Further, you’d expect a drop in bicycle commuting during the summer, but surely not in riding racing bikes? I guess the best way to find out would be to analyse Strava data, but unfortunately Strava isn’t as forthcoming with its data as one might wish (in terms of open data, it would rank somewhere between Twitter and Facebook).
A possible way around this is to count tweets of people boasting their Strava achievements. Of course, there are several limitations to this approach (I discuss some in the Method section below). Despite these limitations, I think Strava tweets could serve as a rough indicator of road cycling patterns. An added bonus is that the length of the ride is often included in tweets.
The chart above shows Dutch-language Strava tweets for the period April 2014 - March 2015. Whether you look at the number of rides or the total distance, there’s no early summer drop in cycling. There’s a peak in May, but none in August - September.

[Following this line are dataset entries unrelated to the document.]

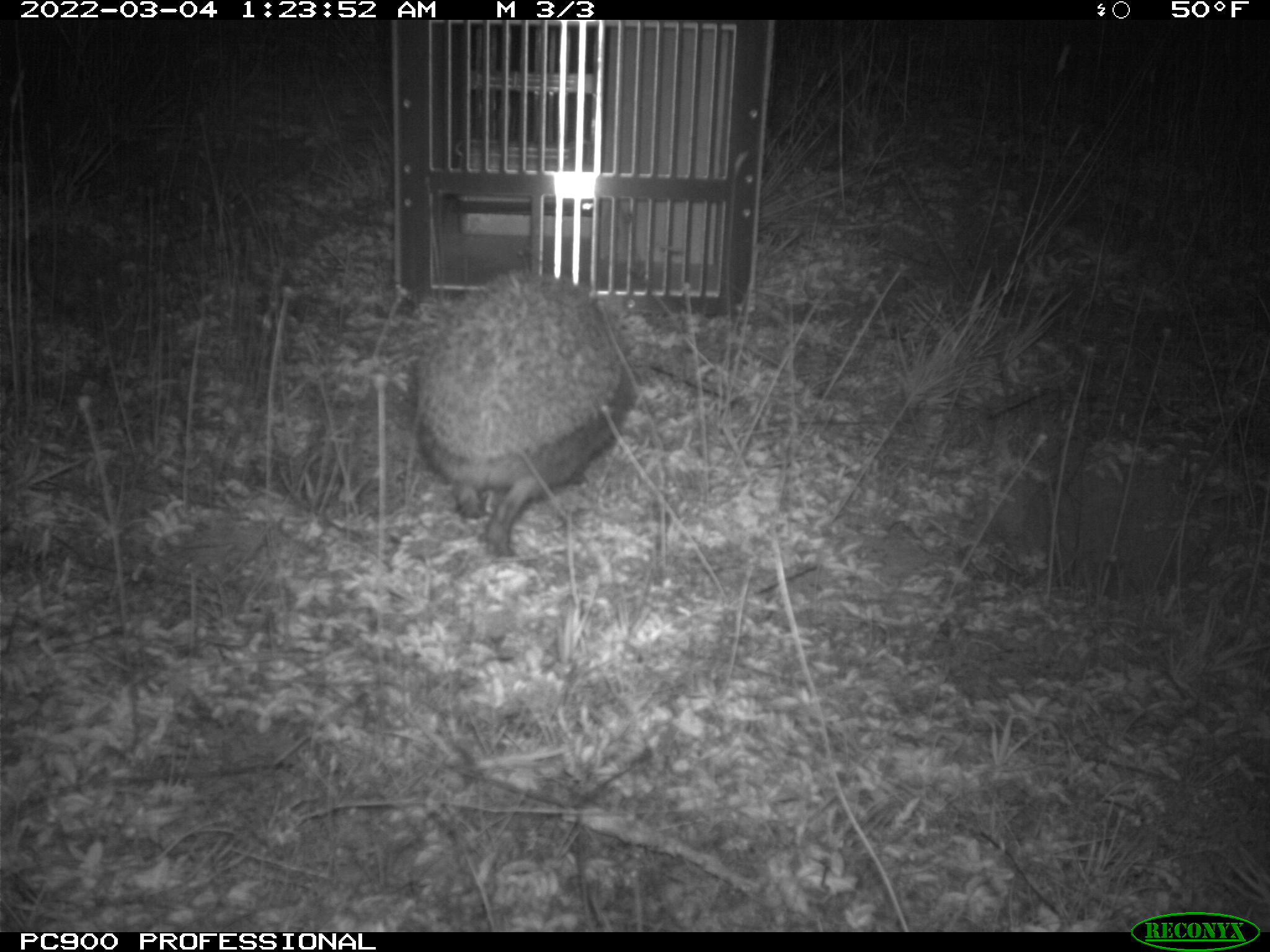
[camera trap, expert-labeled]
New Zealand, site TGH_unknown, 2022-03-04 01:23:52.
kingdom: Animalia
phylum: Chordata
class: Mammalia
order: Eulipotyphla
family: Erinaceidae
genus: Erinaceus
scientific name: Erinaceus europaeus europaeus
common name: european hedgehog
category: hedgehog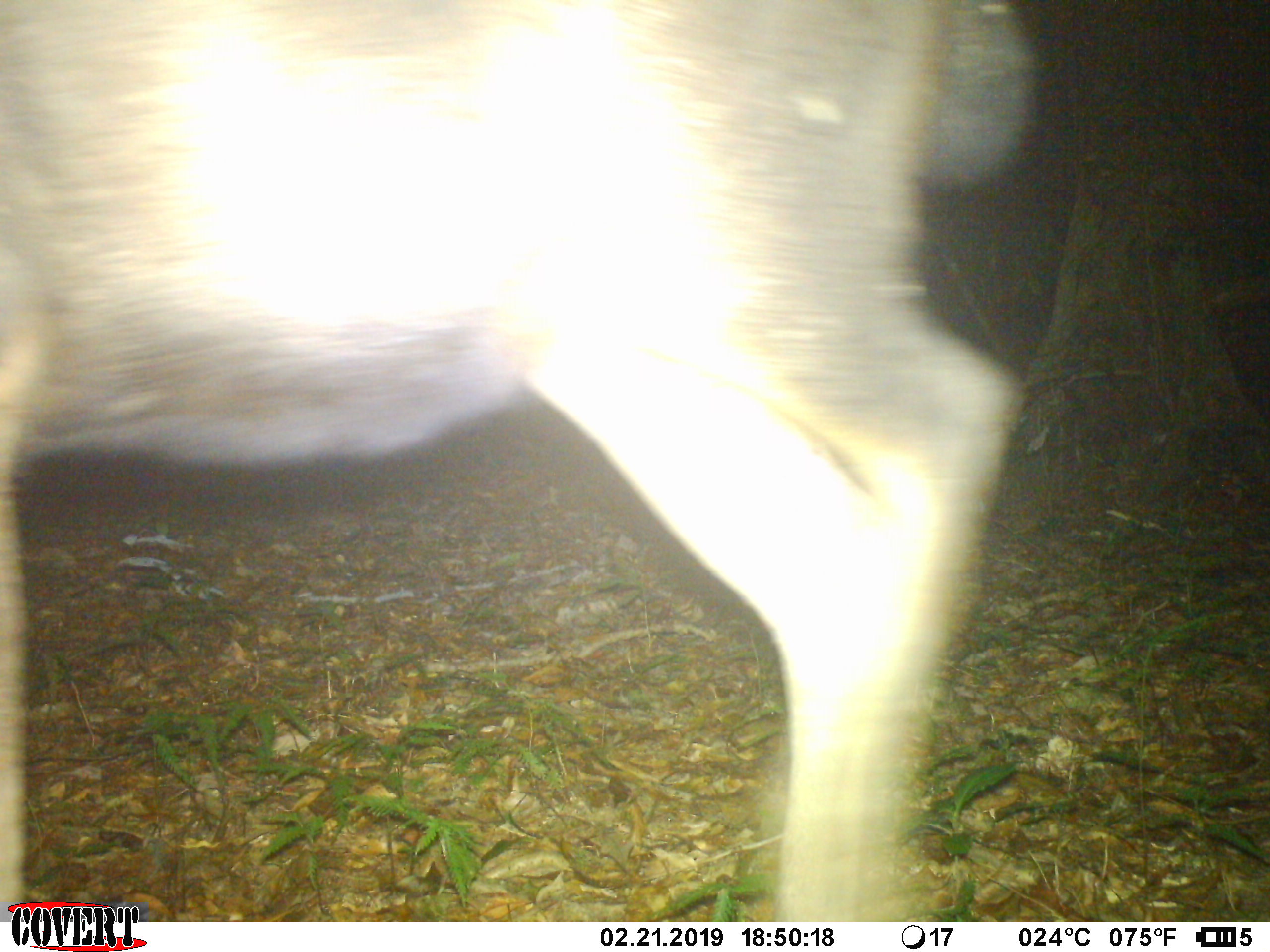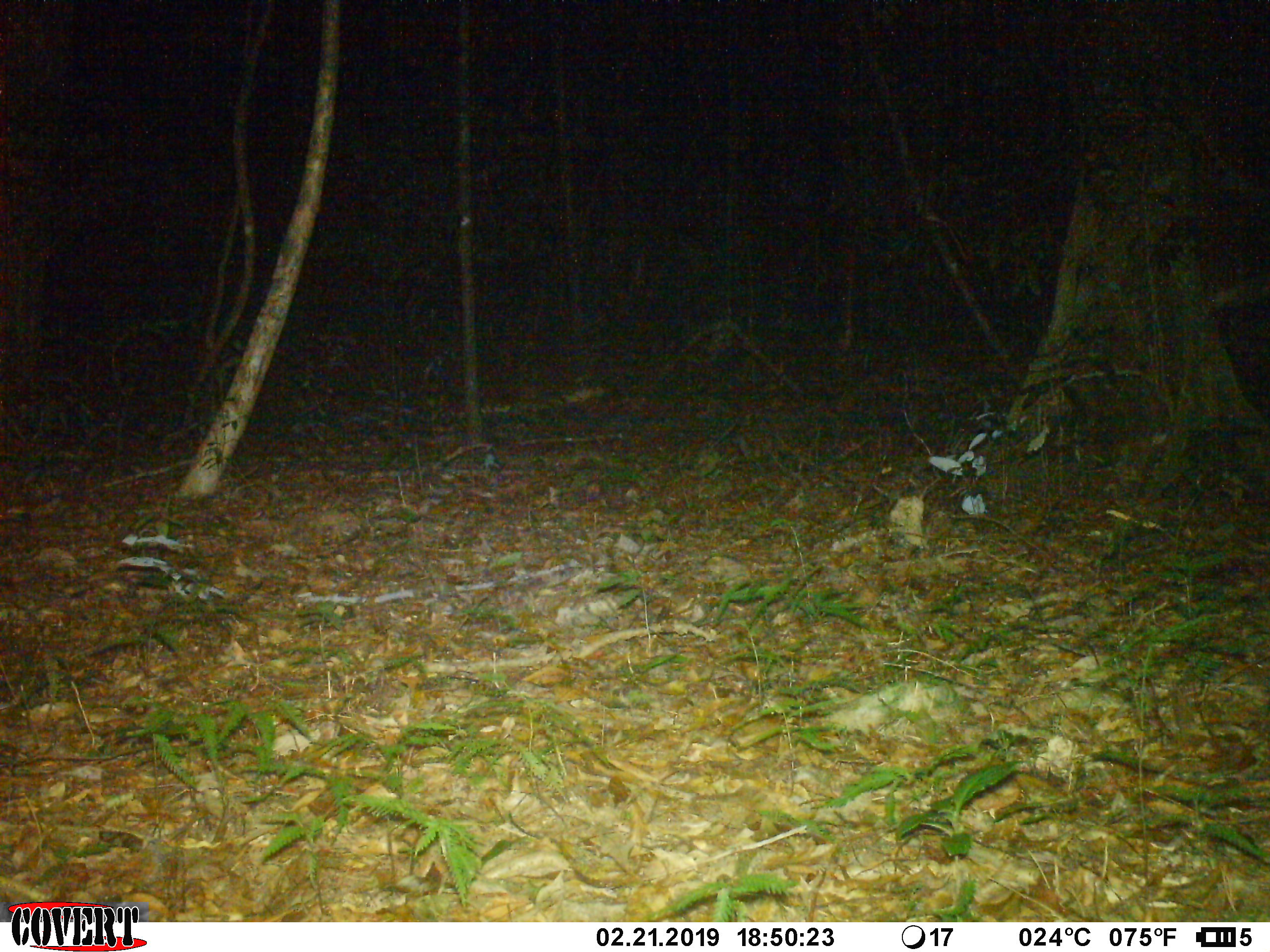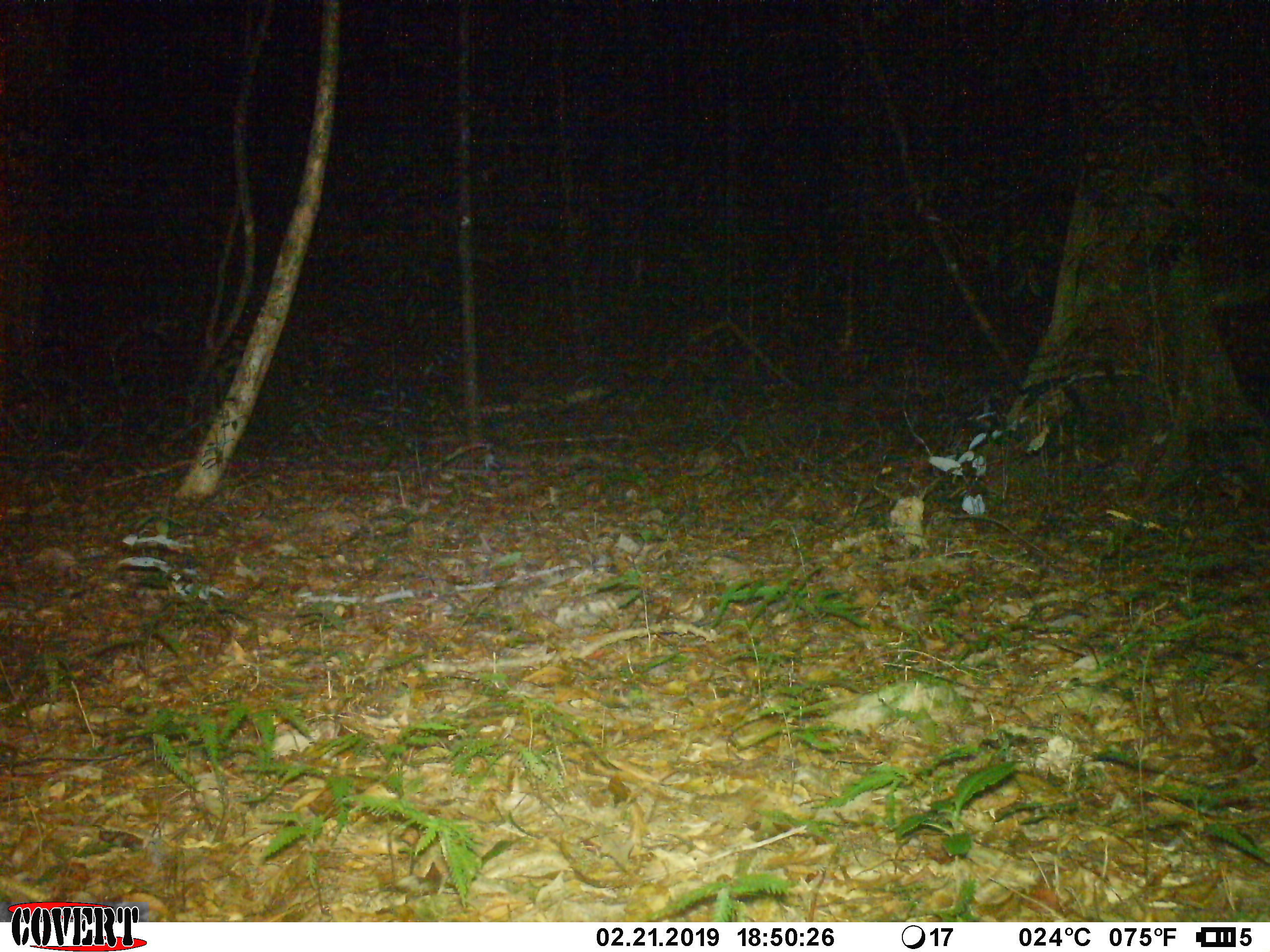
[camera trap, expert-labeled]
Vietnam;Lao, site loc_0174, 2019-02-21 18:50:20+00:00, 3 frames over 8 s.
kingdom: Animalia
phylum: Chordata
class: Mammalia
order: Artiodactyla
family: Cervidae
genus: Rusa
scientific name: Rusa unicolor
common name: sambar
Sambar (Rusa unicolor). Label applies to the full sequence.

According to the respondents of the SWOV study, 96% percent of accidents happened in daylight. Of course this doesn’t rule out that some accidents may have happened in the dusk and there may be a seasonal pattern to this.
Many tweets contain the time at which they were tweeted. This is a somewhat problematic indicator of the time at which trips took place, if only because it’s unclear how much time elapsed between the ride and the moment it was tweeted. But let’s take a look at the data anyway.
I think tweets tend to be posted rather early in the day. Also, the effect of switches between summer and winter time is missing in the median post time (perhaps Twitter converts the times to the current local time).
That said, the data suggests that rides take place closer to sunset during the winter, not during the months of May and August which show a rise in accidents. So, while no firm conclusions should be drawn on the basis of this data, there are no indications that daylight patterns can explain accident patterns.
Perhaps more accidents happen when many people cycle and there’s a lot of rain. In 2013, there was a lot of rain in May; subsequently the amount of rain declined, and there was a peak again in September (pdf). So at first sight, it seems that the weather could explain the accident peak in May, but not the one in August.
None of the explanations for the early summer drop in cycling accidents seem particularly convincing. It’s not so difficult to find possible explanations for the peak in May, but it’s unclear why this is followed by a decline and a second peak in August. This remains a bit of a mystery.
Unfortunately, the Twitter API won’t let you access old tweets, so you have to use the advanced search option (sample url) and then scroll down (or hit CMD and the down arrow) until all tweets have been loaded. This takes some time. I used rit (ride) and strava as search terms; this appears to be a pretty robust way to collect Dutch-language Strava tweets.
It seems that Strava started offering a standard way to tweet rides as of April 2014. Before that date, the number of Strava tweets was much smaller and the wording of the tweets wasn’t uniform. So there’s probably little use in analysing tweets from before April 2014.
I removed tweets containing terms suggesting they are about running (even though I searched for tweets containing the term rit there were still some that were obviously about running) and tweets containing references to mountainbiking. I ended up with 9,950 tweets posted by 2,258 accounts. 1,153 people only tweeted once about a Strava ride. Perhaps the analysis could be improved by removing these.
I had to add 9 hrs to the tweet time, probably because I had been using a VPN when I downloaded the data.
A relevant question is how representative Strava tweets are of the amount of road cycling. According to the SWOV report, about two in three Dutch cyclists on racing bikes almost never use apps like Strava or Runkeeper; the percentage is similar for men and women. The average distance in Strava tweets is 65km; in the SWOV report most respondents report their average ride distance is 60 - 90km.
In any case, not all road cyclists use Strava and not all who use Strava consistently post their rides on Twitter (fortunately, one might add). Perhaps people who tweet their Strava rides are a bit more hardcore and perhaps more impressive rides are more likely to get tweeted.
Edit - the numbers reported above are for tweets containing the time they were posted; this information is missing in about one-third of the tweets.